Throughout all known space, between the stars and the galaxies, an extremely faint glow suffuses, a relic left over from the dawn of the Universe. This is the cosmic microwave background (CMB), the first light that could travel through the Universe when it cooled enough around 380,000 years after the Big Bang for ions and electrons to combine into atoms.
But now scientists have discovered something peculiar about the CMB. A new measurement technique has revealed hints of a twist in the light – something that could be a sign of a violation of parity symmetry, hinting at physics outside the Standard Model.
According to the Standard Model of physics, if we were to flip the Universe as though it were a mirror reflection of itself, the laws of physics should hold firm. Subatomic interactions should occur in exactly the same way in the mirror as they do in the real Universe. This is called parity symmetry.
As far as we have been able to measure so far, there’s only one fundamental interaction that breaks parity symmetry; that’s the weak interaction between subatomic particles that is responsible for radioactive decay. But finding another place where parity symmetry breaks down could potentially lead us to new physics beyond the Standard Model.
And two physicists – Yuto Minami of the High Energy Accelerator Research Organisation in Japan; and Eiichiro Komatsu of the Max Planck Institute for Astrophysics in Germany and Kavli Institute for the Physics and Mathematics of the Universe in Japan – believe they have found hints of it in the polarisation angle of the CMB.

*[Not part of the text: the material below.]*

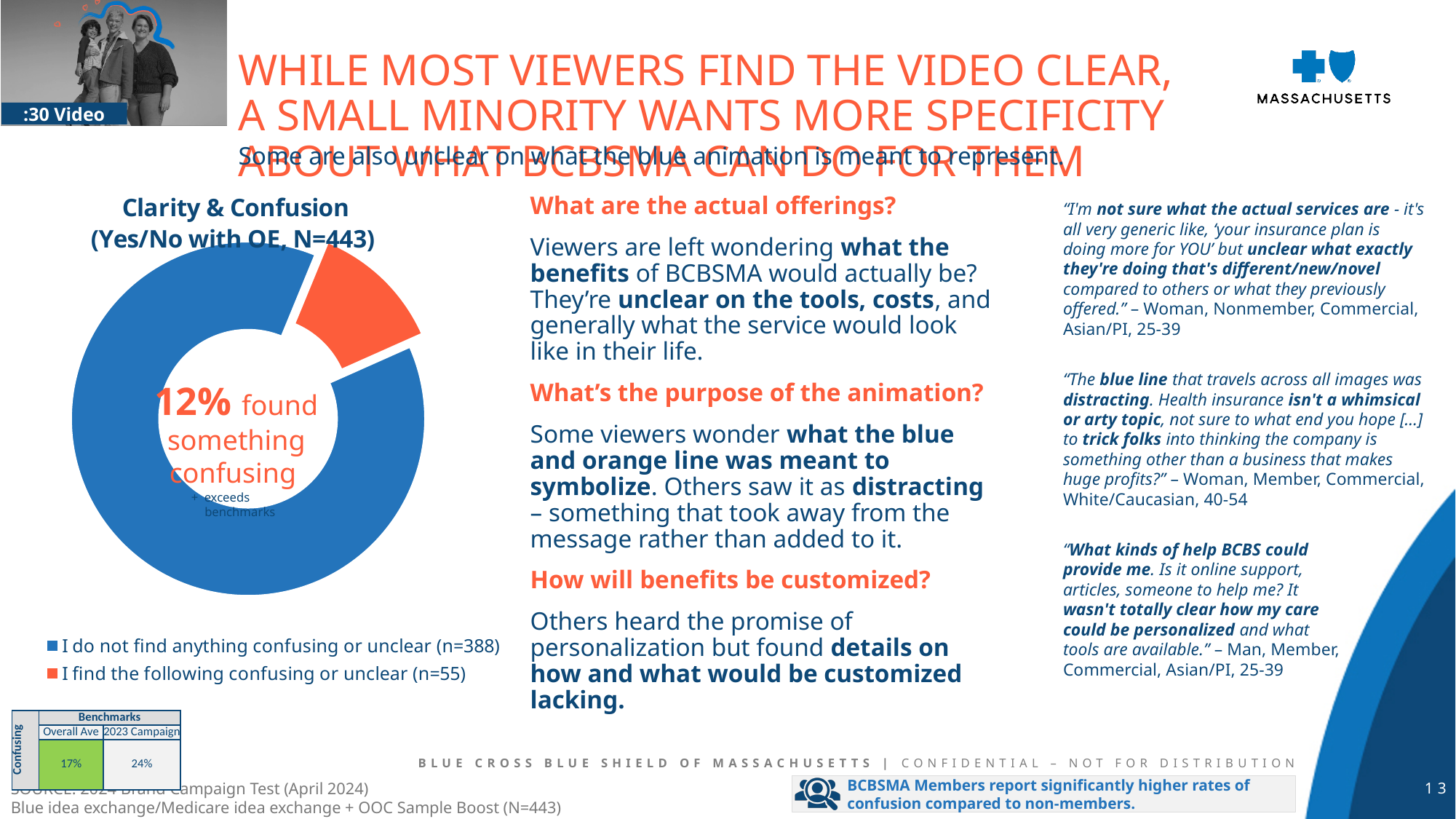
What is the n for "I find the following confusing or unclear" in the Clarity & Confusion chart? n=55 Which category has the smallest slice in the Clarity & Confusion chart? I find the following confusing or unclear (n=55) What is the n for "I do not find anything confusing or unclear" in the Clarity & Confusion chart? n=388 What percentage of viewers found something confusing, according to the label in the centre of the donut chart? 12% What is the total N shown in the title of the Clarity & Confusion chart? N=443 What is the full title of the donut chart on the slide? Clarity & Confusion (Yes/No with OE, N=443) In the Benchmarks table below the chart, what is the Overall Ave value for Confusing? 17% How many categories does the legend of the Clarity & Confusion chart list? 2 What is the difference in respondents between the two categories of the Clarity & Confusion chart (388 minus 55)? 333 What colour is the slice for "I find the following confusing or unclear" in the Clarity & Confusion chart? Orange Which category is larger in the Clarity & Confusion chart: "I do not find anything confusing or unclear" or "I find the following confusing or unclear"? I do not find anything confusing or unclear What kind of chart is shown under the title "Clarity & Confusion"? Pie chart (donut)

Polarisation occurs when light is scattered, causing its waves to propagate on a certain orientation.
Reflective surfaces such as glass and water polarise light. You’re probably familiar with polarised sunglasses, designed to block certain orientations to lessen the amount of light reaching the eye.
Even water and particles in the atmosphere can scatter and polarise light; a rainbow is a good example of this.
The early Universe, for around the first 380,000 years, was so hot and dense that atoms couldn’t exist. Protons and electrons were flying around as an ionised plasma, and the Universe was opaque, like a thick smoky fog.
Only once the Universe cooled enough for those protons and electrons to combine into a neutral gas hydrogen atoms did space become clear, allowing photons to travel freely.
As the ionised plasma transitioned into a neutral gas, the photons scattered off electrons, causing the CMB to become polarised. The polarisation of the CMB can tell us a lot about the Universe. Especially if it’s rotated at an angle.
This angle, described as β, could indicate a CMB interaction with dark matter or dark energy, the mysterious inward and outward forces that seem to dominate the Universe, but which we’re unable to directly detect.
“If dark matter or dark energy interact with the light of the cosmic microwave background in a way that violates parity symmetry, we can find its signature in the polarisation data,” Minami explained.
The problem with identifying β with any certainty is in the technology we use to detect the polarisation of the CMB. The European Space Agency’s Planck satellite, which released its most up-to-date observations of the CMB in 2018, is equipped with polarisation-sensitive detectors.
But unless you know exactly how these detectors are oriented relative to the sky, it’s impossible to tell whether what you’re looking at is actually β, or a rotation in the detector that just looks like β.
The team’s technique relies on studying a different source of polarised light, and comparing the two to extract the false signal.
“We developed a new method to determine the artificial rotation using the polarised light emitted by dust in our Milky Way,” Minami said. “With this method, we have achieved a precision that is twice that of the previous work, and are finally able to measure β.”
Milky Way sources of radiation are from much closer than the CMB, so they are not affected by dark matter or dark energy. Any rotation in the polarisation should, therefore, only be a result of a rotation in the detector.
The CMB is affected by both β and the artificial rotation – so if you subtract the artificial rotation observed in the Milky Way sources from the CMB observations, you should be left only with β.
Using this technique, the team determined that β is non-zero, with a 99.2 percent certainty. That seems pretty high, but it’s still not quite enough to claim a discovery of new physics. For that, a confidence level of 99.99995 percent is required.
But the finding certainly demonstrates that the CMB is worth studying more closely.
“It is clear that we have not found definitive evidence for new physics yet; higher statistical significance is needed to confirm this signal,” said astrophysicist Eiichiro Komatsu of the Kavli Institute for the Physics and Mathematics of the Universe.
“But we are excited because our new method finally allowed us to make this ‘impossible’ measurement, which may point to new physics.”
The research has been published in Physical Review Letters.